TRECHO DO TEXTO —
--
Texto por João do Vale da Comissão Pastoral da Terra | Arte por 1Dinelli
Essa é uma série de três textos sobre o projeto do governo federal de instalar centrais nucleares no sertão do Nordeste, em uma região-território de vários povos indígenas e comunidades quilombolas. O projeto do governo federal prevê seis reatores nucleares a serem construídos nas margens do São Francisco. Os povos estão atentos à ameaça do sertão nuclear e vão construindo suas redes de resistência para parar um projeto que pode violentar parte sensível do bioma caatinga e todos os seus seres. Você pode ler o primeiro texto desta série aqui.
Itacaruba…
… é uma cidade às margens do Rio São Francisco, no sertão de Itaparica, Pernambuco. É um dos melhores lugares do país para a observação noturna dos astros. Como fica no sertão, a região é tida pela narrativa nacional como um lugar atrasado, longe do que se espera por desenvolvimento. É também território ancestral de diversos povos e comunidades tradicionais – considerados pelo desenvolvimento seus principais inimigos. Estão em Itacuruba e nas regiões vizinhas seis povos indígenas: Pankará Serrote dos Campos, Tuxá Pajeú, Tuxa Campos, Tuxi, Tuxa de Inajá e Tuxa de Rodelas, este último na Bahia; e onze comunidades quilombolas: São Gonçalo, Tiririca, Ingazeira, Negros do Pajeú, Filhos dos Pajeú, Raízes do Pajeú, Negros de Gilú, Poços dos Cavalos, Borda do Lago, Enjeitado e Poço Dantas, além de pescadores, caatingueiros e outras tantas formas de organização comunitária que o Estado não dá conta de nomear.
--
INFORMAÇÕES FORNECIDAS —
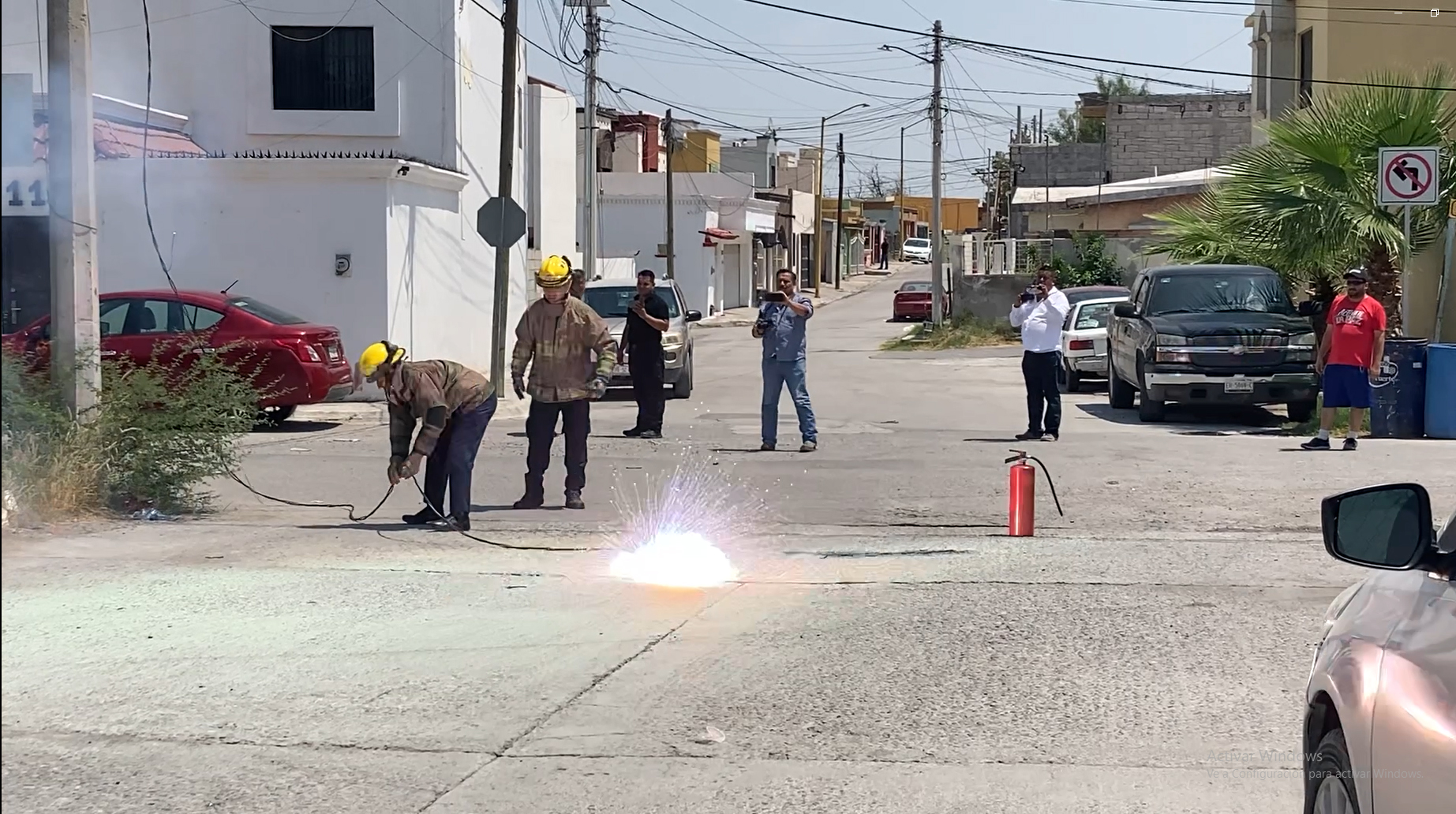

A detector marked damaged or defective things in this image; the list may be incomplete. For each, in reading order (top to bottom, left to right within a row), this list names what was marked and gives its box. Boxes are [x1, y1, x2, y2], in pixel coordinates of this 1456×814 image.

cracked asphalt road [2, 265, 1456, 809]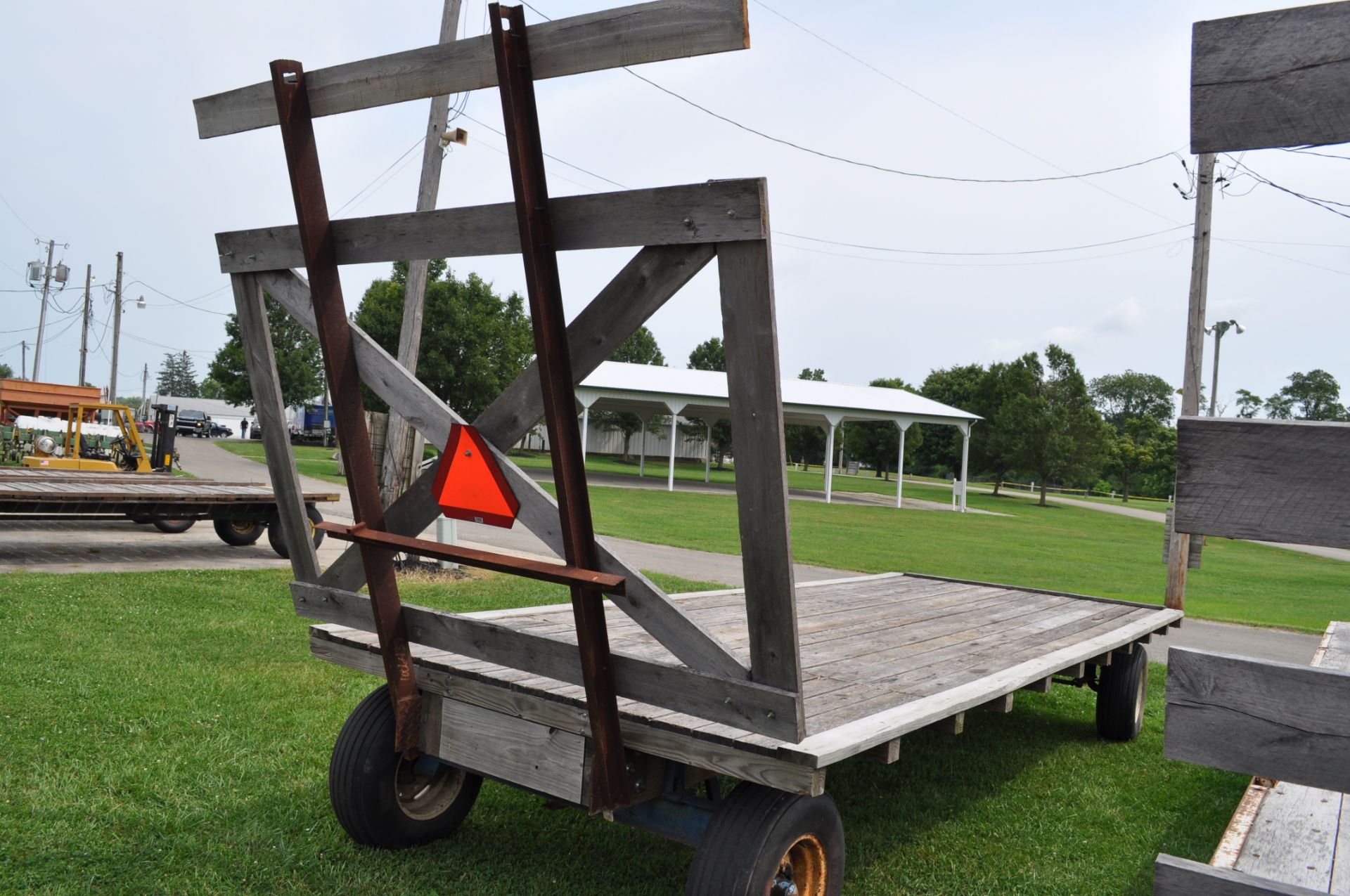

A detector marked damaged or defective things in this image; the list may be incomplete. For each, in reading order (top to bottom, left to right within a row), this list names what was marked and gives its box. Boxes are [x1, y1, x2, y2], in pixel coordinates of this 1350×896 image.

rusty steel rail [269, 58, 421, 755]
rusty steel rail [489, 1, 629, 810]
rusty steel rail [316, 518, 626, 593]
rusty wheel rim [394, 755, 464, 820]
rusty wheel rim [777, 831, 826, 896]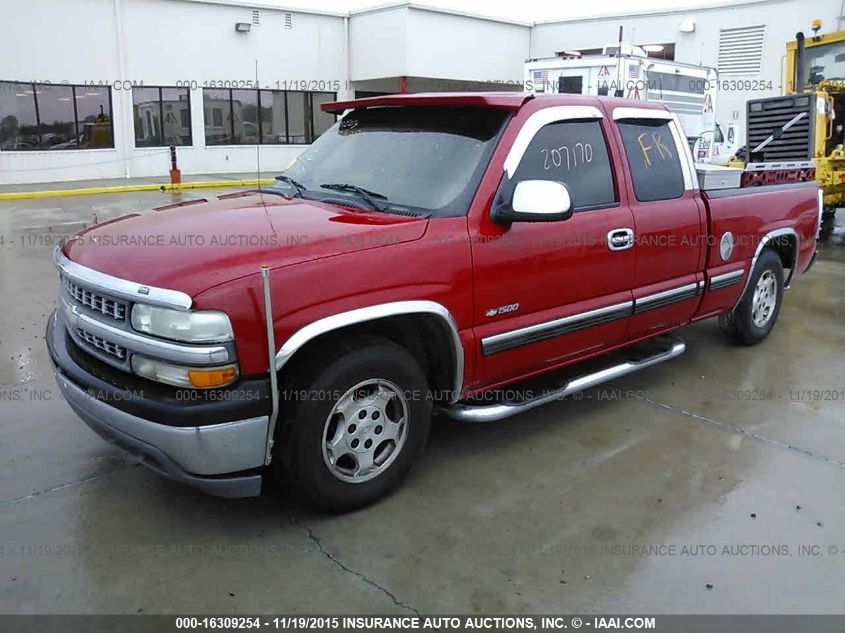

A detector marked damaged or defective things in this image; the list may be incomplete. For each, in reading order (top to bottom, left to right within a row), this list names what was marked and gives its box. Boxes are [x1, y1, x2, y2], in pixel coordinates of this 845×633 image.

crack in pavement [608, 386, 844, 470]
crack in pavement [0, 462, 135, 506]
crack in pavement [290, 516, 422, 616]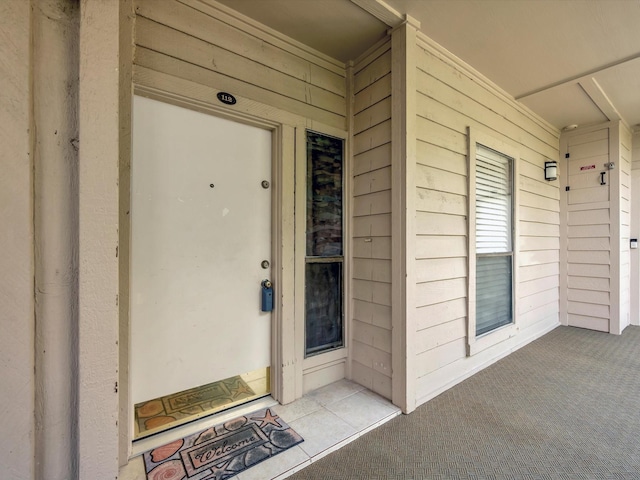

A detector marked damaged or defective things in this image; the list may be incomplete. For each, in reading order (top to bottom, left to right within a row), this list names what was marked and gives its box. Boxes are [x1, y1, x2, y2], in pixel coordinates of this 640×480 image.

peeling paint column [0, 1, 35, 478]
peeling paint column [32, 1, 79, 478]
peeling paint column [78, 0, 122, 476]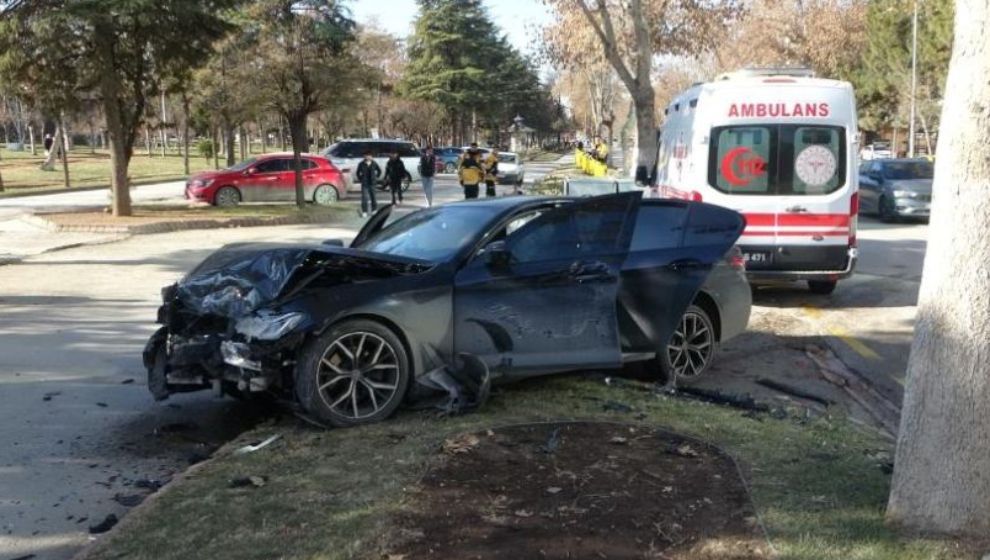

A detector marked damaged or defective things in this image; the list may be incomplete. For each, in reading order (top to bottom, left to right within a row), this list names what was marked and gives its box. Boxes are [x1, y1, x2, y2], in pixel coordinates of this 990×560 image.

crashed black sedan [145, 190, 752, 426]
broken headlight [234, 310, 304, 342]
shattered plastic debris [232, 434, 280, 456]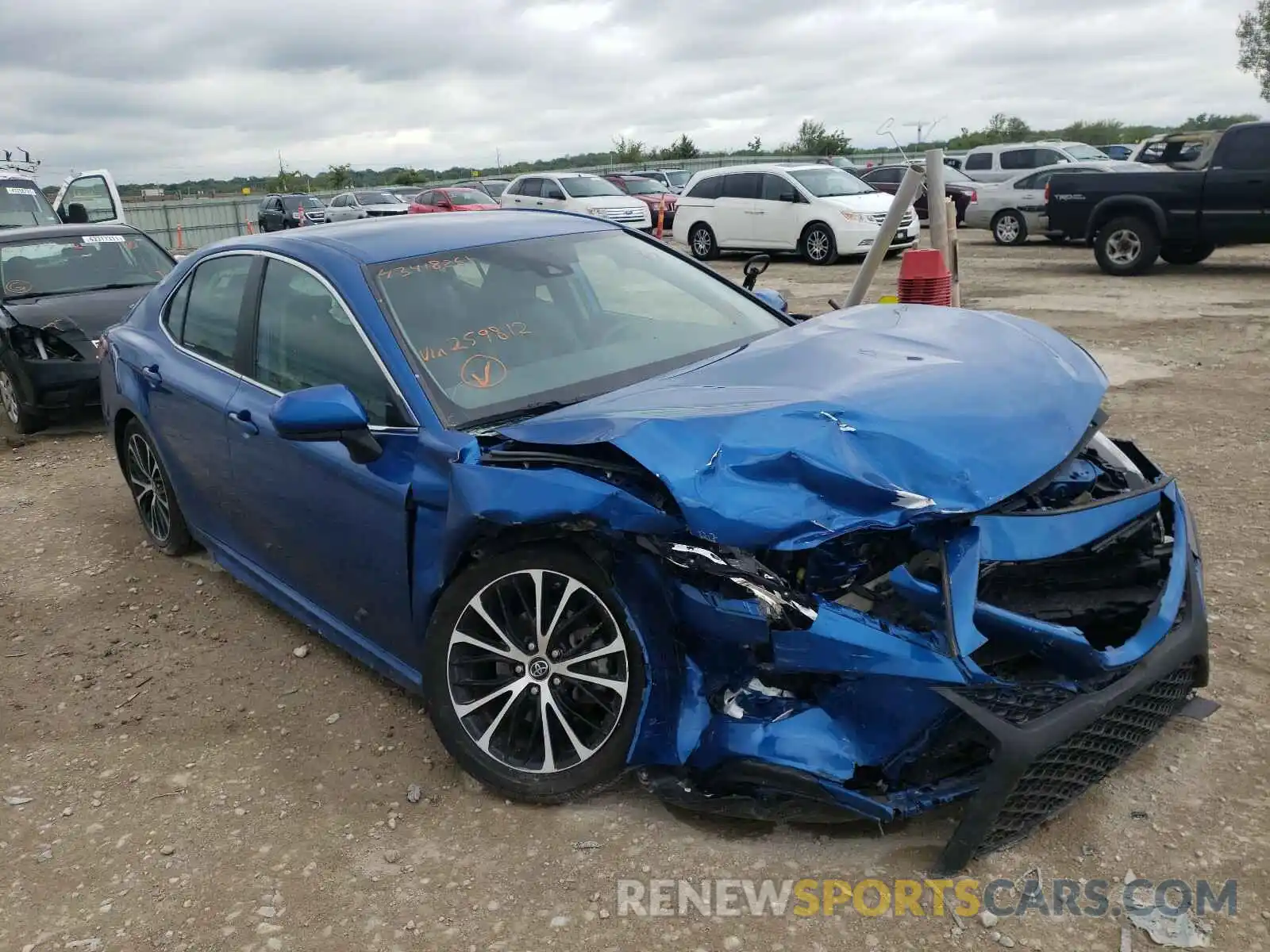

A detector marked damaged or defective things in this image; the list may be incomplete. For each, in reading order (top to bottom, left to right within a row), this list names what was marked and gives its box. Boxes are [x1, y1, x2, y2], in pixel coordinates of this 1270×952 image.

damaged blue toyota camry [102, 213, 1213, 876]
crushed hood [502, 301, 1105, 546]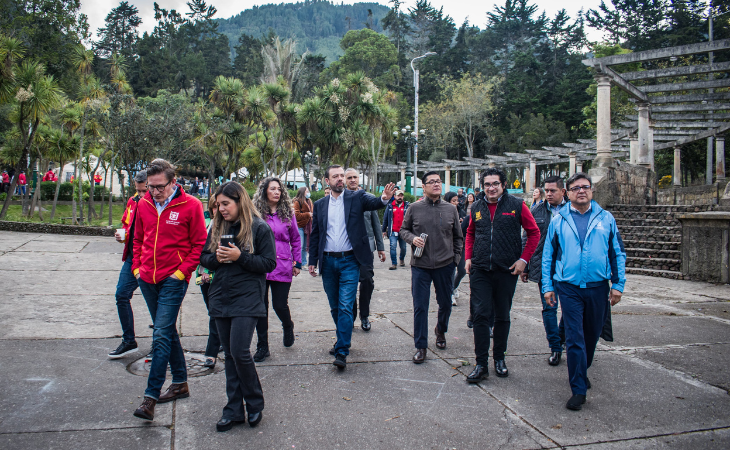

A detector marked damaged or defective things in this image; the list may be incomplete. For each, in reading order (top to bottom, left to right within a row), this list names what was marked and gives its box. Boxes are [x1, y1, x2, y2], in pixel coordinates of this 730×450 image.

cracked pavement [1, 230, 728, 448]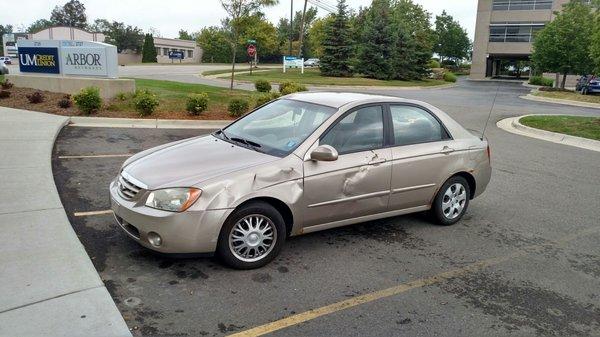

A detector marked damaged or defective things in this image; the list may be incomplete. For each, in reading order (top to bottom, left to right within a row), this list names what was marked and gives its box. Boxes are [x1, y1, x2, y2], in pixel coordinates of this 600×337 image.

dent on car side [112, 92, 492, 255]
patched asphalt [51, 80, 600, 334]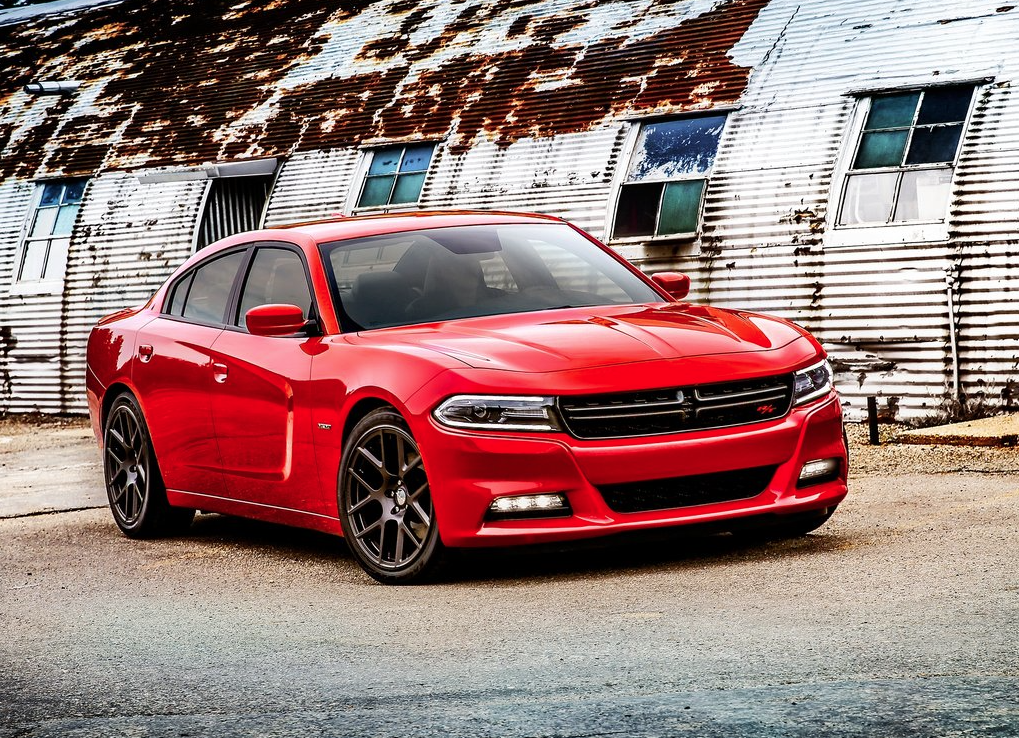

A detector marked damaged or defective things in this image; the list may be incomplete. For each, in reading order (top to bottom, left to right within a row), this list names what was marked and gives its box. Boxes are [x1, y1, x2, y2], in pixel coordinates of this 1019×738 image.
--
QUESTÃO PROPOSTA —
Responda sim ou não para cada frase a seguir, conforme o texto sobre as centrais nucleares no sertão, e copie as palavras do texto que decidem cada resposta.
1. O projeto do governo federal prevê seis reatores nucleares nas margens do São Francisco.
2. A cidade descrita fica no sertão de Itaparica, na Bahia.
3. O texto cita doze comunidades quilombolas na cidade e nas regiões vizinhas.

RESPOSTA DO EXERCÍCIO —
1. Sim: "O projeto do governo federal prevê seis reatores nucleares a serem construídos nas margens do São Francisco."
2. Não: "no sertão de Itaparica, Pernambuco."
3. Não: "e onze comunidades quilombolas"